Chronic inflammation and edema near the pylorus or duodenal bulb can obstruct gastric emptying. Acute obstruction: mucosal edema (potentially reversible with PPI therapy and NG decompression). Chronic obstruction: fibrosis and scarring requiring endoscopic balloon dilation or surgical pyloroplasty. Clinical findings: projectile non-bilious vomiting, epigastric distension, succussion splash (fluid sloshing audible on shaking the patient), weight loss, dehydration, and hypochloremic hypokalemic metabolic alkalosis (from loss of HCl in vomit).

Malignant transformation

Gastric ulcers (unlike duodenal ulcers) can harbor or progress to gastric adenocarcinoma. All gastric ulcers require endoscopic biopsy at diagnosis and repeat endoscopy after 8–12 weeks of treatment to confirm healing. Failure to heal raises strong suspicion for malignancy. Chronic H. pylori infection is a recognized carcinogen (IARC Group 1) — eradication reduces but does not eliminate long-term gastric cancer risk.

Penetration

Ulcers may erode through the stomach or duodenal wall into adjacent structures without entering the peritoneum. Posterior gastric ulcers can penetrate into the pancreas, producing pain that radiates to the back and may be confused with pancreatitis. Elevated amylase/lipase may occur. Penetration is managed medically if contained; surgical intervention required for uncontrolled penetration.


NCLEX tips

  1. Duodenal ulcer pain is relieved by food; gastric ulcer pain is worsened by food. This is the single most tested distinction for PUD on NCLEX. Memorize both directions.

  2. Coffee-ground emesis = digested blood = slower or stopped upper GI bleed. Bright red hematemesis = active, rapid arterial bleeding. Both require urgent response but bright red blood indicates faster hemorrhage.

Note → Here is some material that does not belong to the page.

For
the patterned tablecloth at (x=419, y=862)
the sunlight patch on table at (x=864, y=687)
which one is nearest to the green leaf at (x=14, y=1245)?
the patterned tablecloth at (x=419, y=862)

  3. Melena vs hematochezia: Melena (black, tarry stool) = upper GI source. Hematochezia (bright red rectal blood) = lower GI source, OR massive rapid upper GI bleed. Either finding after a PUD diagnosis warrants immediate provider notification.

  4. BUN-to-creatinine ratio >20:1 with no renal disease = upper GI bleed. Blood is digested as protein in the GI tract, raising BUN without a proportional rise in creatinine. NCLEX loves this lab pattern.

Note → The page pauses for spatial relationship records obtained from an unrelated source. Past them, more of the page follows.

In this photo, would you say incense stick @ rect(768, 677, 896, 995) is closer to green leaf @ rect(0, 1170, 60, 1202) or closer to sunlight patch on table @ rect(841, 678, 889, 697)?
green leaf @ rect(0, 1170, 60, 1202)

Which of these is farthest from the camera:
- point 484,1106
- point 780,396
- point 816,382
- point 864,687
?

  5. Sucralfate must be given before meals on an empty stomach. It requires an acidic environment to form its protective coating. Administering it with food or antacids (which raise pH) impairs its mechanism of action.

  6. Misoprostol is contraindicated in pregnancy. It is a prostaglandin analog that stimulates uterine contractions and is used to induce labor/abortion. If a female patient of childbearing age is being started on misoprostol for NSAID gastroprotection, confirm pregnancy status first.

  7. All gastric ulcers require repeat endoscopy after treatment to confirm healing. Duodenal ulcers do not require routine repeat endoscopy. This asymmetry exists because gastric ulcers can be malignant; duodenal ulcers are almost never malignant.

  8. Perforation = surgical emergency. Sudden pain + rigid abdomen + free air on CXR = call the surgeon now. The nursing action is not to reposition or medicate — it is to notify the provider immediately and prepare for the OR.

  9. Antibiotic resistance requires quadruple therapy, not triple therapy retreatment. If a patient fails a course of clarithromycin-based triple therapy, the next regimen is bismuth quadruple therapy — repeating the same triple regimen is inappropriate and risks further resistance.

  10. Confirm H. pylori eradication with urea breath test or stool antigen test — not serology. IgG antibodies persist after successful eradication; serology will show false-positive results. NCLEX may ask which test is appropriate for post-treatment confirmation.